**Raw data**.
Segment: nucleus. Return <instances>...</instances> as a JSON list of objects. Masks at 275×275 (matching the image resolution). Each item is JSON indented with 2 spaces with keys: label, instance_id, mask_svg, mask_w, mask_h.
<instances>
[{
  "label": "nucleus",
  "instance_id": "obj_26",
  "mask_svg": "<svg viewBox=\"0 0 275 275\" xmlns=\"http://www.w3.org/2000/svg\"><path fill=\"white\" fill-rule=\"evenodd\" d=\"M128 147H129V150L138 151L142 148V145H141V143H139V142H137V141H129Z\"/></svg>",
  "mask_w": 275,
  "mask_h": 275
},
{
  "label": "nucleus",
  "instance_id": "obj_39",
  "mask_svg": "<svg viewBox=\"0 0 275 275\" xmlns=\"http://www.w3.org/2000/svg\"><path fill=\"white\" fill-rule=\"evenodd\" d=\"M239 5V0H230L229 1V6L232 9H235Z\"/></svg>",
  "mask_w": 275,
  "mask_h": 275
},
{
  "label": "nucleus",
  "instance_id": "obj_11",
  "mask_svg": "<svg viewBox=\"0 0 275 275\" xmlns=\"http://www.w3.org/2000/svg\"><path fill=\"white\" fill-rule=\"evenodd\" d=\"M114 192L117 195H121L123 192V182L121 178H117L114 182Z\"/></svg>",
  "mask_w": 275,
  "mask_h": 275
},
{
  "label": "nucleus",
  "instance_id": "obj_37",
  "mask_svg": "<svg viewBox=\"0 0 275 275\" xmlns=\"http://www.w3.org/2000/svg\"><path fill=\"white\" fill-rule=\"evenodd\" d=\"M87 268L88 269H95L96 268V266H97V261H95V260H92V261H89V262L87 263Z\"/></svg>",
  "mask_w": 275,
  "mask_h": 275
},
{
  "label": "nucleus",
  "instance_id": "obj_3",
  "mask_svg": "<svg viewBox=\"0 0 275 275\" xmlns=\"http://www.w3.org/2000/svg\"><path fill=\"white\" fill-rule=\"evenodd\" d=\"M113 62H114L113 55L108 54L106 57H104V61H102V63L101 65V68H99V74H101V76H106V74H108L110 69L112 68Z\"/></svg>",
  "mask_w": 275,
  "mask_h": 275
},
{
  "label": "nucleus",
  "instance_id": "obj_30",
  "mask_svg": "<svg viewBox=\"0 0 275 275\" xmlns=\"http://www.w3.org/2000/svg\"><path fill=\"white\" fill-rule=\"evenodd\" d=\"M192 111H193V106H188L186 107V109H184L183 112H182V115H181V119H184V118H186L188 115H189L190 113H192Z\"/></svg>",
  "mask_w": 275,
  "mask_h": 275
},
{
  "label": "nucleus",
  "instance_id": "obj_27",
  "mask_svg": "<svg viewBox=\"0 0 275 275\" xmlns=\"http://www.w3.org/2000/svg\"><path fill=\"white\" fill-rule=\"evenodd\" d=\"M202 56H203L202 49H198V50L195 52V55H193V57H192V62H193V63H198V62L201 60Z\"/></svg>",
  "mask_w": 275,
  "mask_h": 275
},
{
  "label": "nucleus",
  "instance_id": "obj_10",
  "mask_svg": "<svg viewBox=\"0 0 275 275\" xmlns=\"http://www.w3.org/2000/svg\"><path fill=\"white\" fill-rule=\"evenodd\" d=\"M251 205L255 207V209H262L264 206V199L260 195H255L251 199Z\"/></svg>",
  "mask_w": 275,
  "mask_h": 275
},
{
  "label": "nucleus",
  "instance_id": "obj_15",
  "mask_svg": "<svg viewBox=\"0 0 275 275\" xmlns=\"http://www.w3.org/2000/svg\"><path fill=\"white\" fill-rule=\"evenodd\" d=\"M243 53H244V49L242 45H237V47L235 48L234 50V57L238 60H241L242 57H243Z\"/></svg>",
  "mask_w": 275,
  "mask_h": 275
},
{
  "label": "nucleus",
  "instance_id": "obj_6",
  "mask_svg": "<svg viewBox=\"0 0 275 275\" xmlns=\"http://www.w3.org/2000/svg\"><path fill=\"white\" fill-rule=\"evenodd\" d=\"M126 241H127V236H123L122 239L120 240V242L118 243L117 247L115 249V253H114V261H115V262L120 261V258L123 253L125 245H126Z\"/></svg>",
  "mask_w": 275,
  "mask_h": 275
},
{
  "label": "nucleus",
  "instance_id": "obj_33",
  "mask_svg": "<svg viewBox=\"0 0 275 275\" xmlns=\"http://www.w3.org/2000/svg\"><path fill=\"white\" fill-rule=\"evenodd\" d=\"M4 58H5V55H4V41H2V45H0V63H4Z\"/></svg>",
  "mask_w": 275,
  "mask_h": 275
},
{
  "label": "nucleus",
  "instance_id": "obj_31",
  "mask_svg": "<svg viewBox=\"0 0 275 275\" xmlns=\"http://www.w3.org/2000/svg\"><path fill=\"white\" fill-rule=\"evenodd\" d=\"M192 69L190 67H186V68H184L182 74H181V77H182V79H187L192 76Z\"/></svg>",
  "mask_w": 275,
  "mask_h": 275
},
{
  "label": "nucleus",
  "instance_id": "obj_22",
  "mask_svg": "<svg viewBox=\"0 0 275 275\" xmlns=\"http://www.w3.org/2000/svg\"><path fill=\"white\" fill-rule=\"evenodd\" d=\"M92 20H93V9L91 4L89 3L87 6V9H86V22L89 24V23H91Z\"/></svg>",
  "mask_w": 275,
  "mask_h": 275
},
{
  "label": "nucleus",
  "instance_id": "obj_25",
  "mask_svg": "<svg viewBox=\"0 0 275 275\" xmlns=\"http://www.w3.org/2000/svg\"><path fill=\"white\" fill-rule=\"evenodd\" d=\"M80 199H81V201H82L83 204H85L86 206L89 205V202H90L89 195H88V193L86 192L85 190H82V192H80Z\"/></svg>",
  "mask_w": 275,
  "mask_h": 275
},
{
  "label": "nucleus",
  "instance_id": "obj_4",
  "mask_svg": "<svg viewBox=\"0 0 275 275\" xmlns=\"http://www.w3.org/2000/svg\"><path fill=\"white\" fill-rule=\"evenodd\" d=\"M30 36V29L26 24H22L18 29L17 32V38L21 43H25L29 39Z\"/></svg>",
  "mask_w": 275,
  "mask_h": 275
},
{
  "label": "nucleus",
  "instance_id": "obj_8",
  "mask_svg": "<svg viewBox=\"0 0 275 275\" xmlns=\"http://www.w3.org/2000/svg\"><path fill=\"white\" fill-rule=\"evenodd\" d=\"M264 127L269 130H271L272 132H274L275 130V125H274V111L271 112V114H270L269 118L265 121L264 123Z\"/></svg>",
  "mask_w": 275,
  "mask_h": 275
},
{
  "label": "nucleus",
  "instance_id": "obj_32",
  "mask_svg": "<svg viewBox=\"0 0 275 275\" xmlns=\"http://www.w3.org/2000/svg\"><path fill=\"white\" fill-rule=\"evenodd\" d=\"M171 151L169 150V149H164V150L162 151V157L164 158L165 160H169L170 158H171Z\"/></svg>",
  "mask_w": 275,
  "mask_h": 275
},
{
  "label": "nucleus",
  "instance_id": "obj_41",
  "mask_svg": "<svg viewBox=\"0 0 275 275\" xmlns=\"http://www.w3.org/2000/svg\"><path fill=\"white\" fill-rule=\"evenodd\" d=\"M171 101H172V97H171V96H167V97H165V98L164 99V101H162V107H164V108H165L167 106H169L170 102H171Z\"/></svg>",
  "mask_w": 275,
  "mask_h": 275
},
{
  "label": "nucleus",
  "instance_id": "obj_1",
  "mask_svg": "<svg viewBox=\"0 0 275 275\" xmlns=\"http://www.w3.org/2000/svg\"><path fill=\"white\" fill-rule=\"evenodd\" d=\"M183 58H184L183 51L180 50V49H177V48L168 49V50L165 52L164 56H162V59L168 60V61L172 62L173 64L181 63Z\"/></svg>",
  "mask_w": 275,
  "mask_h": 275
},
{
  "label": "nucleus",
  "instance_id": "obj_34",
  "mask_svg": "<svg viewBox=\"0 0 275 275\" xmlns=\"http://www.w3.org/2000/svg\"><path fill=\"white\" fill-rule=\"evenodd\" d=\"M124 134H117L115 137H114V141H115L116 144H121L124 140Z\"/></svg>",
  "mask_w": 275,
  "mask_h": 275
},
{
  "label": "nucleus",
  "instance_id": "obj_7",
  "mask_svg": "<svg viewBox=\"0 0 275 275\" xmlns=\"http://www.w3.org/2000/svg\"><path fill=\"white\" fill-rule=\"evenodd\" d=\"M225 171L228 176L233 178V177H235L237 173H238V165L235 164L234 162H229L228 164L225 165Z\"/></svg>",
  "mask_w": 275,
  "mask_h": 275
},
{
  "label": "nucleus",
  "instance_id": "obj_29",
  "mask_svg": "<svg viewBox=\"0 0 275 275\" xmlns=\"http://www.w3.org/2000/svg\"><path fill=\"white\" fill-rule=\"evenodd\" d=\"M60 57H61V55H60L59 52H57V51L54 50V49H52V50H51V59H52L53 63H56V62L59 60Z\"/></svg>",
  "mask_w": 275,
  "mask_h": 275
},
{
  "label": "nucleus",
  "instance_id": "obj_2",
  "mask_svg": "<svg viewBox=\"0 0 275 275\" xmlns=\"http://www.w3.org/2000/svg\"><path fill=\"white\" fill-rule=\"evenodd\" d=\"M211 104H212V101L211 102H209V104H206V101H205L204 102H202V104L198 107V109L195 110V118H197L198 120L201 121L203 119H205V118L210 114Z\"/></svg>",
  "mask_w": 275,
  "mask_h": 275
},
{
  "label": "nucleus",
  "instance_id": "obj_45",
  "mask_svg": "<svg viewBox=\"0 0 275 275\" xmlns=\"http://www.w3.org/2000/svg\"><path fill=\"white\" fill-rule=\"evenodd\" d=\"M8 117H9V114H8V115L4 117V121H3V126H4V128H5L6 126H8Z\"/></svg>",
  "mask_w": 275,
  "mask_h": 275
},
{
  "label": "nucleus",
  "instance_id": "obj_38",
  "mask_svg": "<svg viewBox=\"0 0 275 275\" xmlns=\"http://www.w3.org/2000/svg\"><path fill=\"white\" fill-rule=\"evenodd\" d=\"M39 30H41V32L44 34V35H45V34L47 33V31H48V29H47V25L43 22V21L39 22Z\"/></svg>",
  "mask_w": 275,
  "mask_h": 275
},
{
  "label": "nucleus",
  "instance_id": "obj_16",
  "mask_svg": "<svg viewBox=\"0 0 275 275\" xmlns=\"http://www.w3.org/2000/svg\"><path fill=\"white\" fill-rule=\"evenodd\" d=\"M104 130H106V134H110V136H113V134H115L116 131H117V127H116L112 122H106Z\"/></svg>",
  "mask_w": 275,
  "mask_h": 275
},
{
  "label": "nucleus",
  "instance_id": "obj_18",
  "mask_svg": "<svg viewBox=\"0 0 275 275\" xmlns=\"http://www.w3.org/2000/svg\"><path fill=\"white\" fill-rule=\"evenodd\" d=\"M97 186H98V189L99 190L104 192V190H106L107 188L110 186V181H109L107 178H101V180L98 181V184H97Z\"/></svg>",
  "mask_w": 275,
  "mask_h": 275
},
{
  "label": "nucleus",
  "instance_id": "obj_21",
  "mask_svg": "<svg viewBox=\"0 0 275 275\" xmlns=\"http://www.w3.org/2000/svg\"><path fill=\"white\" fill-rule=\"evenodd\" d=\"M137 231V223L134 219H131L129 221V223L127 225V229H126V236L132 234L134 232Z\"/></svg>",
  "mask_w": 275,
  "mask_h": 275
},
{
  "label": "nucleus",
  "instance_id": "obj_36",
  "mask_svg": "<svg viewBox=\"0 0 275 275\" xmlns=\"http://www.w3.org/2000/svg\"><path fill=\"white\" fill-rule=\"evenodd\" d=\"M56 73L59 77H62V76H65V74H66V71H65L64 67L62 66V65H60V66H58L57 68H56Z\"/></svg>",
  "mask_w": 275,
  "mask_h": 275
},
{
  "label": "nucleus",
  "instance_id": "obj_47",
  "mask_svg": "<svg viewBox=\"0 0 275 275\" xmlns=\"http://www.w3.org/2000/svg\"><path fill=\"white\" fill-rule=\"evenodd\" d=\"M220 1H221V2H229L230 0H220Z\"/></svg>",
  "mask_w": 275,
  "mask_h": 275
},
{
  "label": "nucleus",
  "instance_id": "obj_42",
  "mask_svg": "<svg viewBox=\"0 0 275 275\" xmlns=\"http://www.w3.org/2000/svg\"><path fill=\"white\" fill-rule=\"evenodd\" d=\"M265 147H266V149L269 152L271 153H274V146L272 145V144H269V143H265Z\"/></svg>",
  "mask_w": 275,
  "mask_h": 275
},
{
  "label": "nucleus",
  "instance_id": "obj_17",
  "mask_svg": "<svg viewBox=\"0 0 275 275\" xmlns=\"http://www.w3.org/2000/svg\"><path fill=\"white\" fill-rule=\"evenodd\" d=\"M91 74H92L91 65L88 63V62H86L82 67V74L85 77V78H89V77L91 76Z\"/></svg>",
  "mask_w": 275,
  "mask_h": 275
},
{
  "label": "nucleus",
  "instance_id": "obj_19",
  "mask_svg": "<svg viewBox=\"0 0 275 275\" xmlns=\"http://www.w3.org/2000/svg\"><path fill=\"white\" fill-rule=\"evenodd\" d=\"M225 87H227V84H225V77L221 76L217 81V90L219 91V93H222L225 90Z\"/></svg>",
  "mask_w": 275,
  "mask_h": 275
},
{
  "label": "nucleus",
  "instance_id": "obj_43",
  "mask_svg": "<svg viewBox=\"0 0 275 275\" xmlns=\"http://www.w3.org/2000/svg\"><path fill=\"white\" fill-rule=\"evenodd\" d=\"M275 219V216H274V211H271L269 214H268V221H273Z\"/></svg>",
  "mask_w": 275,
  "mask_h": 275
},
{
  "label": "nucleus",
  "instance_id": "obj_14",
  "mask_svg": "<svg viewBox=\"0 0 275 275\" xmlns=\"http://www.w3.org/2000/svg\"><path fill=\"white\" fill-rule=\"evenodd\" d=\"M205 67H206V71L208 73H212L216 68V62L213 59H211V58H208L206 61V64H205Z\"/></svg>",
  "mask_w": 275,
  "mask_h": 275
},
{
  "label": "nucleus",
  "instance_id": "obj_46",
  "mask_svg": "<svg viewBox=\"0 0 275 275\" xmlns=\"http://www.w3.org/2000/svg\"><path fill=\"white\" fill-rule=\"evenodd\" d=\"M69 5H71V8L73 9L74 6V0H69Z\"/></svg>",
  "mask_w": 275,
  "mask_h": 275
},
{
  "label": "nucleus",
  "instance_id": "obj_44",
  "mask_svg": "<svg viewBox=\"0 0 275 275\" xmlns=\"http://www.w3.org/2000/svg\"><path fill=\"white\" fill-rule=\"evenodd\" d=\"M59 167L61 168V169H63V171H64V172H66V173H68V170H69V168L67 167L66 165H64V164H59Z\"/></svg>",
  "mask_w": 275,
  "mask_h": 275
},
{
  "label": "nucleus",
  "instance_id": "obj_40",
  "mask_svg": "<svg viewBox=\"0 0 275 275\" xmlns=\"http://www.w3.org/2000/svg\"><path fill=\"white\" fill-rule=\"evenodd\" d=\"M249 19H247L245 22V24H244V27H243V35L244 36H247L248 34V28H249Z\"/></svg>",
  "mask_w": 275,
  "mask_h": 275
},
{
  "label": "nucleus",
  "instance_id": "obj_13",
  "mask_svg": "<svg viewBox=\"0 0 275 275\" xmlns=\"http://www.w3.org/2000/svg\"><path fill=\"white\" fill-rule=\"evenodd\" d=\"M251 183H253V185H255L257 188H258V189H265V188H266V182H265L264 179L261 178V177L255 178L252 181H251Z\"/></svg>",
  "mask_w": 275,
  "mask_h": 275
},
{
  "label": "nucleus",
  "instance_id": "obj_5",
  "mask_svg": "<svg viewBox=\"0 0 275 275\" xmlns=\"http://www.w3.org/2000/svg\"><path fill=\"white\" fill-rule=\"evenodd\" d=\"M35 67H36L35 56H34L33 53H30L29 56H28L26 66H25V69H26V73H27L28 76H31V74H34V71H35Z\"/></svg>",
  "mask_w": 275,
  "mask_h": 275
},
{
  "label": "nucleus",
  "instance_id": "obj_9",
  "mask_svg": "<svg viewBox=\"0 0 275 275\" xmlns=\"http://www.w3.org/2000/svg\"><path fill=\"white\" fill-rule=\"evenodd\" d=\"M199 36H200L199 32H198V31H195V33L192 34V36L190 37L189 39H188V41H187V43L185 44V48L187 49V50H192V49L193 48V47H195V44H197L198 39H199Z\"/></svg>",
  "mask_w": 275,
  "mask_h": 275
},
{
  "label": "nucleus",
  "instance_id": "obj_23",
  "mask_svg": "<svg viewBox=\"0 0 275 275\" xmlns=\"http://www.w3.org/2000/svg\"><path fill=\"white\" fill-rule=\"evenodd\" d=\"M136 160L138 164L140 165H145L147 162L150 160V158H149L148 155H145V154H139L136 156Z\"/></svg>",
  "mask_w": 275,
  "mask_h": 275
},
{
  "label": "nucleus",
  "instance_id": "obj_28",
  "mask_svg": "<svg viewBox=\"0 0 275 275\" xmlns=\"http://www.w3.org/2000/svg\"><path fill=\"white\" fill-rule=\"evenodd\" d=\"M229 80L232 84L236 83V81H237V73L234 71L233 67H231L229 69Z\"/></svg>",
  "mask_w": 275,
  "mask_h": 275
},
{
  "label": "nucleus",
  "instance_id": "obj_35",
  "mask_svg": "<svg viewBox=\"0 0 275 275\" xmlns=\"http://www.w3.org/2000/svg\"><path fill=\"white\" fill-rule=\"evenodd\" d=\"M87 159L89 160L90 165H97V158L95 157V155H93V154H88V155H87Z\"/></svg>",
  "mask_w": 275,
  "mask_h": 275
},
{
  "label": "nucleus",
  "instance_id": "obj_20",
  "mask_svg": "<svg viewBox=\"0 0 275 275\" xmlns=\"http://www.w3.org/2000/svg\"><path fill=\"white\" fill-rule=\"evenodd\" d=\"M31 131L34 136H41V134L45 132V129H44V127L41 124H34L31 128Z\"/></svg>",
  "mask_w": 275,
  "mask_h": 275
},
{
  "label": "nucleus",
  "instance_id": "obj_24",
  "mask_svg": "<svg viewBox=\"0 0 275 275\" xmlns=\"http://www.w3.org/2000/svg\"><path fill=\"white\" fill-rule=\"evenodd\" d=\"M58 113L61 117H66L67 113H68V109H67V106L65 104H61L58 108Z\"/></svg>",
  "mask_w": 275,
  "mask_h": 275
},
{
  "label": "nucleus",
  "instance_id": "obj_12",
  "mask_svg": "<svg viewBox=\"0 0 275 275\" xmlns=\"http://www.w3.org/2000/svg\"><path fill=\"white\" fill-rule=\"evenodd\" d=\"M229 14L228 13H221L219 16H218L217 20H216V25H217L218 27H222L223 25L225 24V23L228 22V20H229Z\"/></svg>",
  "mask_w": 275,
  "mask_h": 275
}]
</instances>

**What to work on**. Copy out the records word for word, from their first line through the line containing "268L88 269H95L96 268V266H97V261H95V260H92V261H89V262L87", including both of those lines.

**Task output**.
Segment: nucleus. Return <instances>...</instances> as a JSON list of objects. Masks at 275×275 (matching the image resolution). Each item is JSON indented with 2 spaces with keys: label, instance_id, mask_svg, mask_w, mask_h.
<instances>
[{
  "label": "nucleus",
  "instance_id": "obj_26",
  "mask_svg": "<svg viewBox=\"0 0 275 275\" xmlns=\"http://www.w3.org/2000/svg\"><path fill=\"white\" fill-rule=\"evenodd\" d=\"M128 147H129V150L138 151L142 148V145H141V143H139V142H137V141H129Z\"/></svg>",
  "mask_w": 275,
  "mask_h": 275
},
{
  "label": "nucleus",
  "instance_id": "obj_39",
  "mask_svg": "<svg viewBox=\"0 0 275 275\" xmlns=\"http://www.w3.org/2000/svg\"><path fill=\"white\" fill-rule=\"evenodd\" d=\"M239 5V0H230L229 1V6L232 9H235Z\"/></svg>",
  "mask_w": 275,
  "mask_h": 275
},
{
  "label": "nucleus",
  "instance_id": "obj_11",
  "mask_svg": "<svg viewBox=\"0 0 275 275\" xmlns=\"http://www.w3.org/2000/svg\"><path fill=\"white\" fill-rule=\"evenodd\" d=\"M114 192L117 195H121L123 192V182L121 178H117L114 182Z\"/></svg>",
  "mask_w": 275,
  "mask_h": 275
},
{
  "label": "nucleus",
  "instance_id": "obj_37",
  "mask_svg": "<svg viewBox=\"0 0 275 275\" xmlns=\"http://www.w3.org/2000/svg\"><path fill=\"white\" fill-rule=\"evenodd\" d=\"M87 268L88 269H95L96 268V266H97V261H95V260H92V261H89V262L87 263Z\"/></svg>",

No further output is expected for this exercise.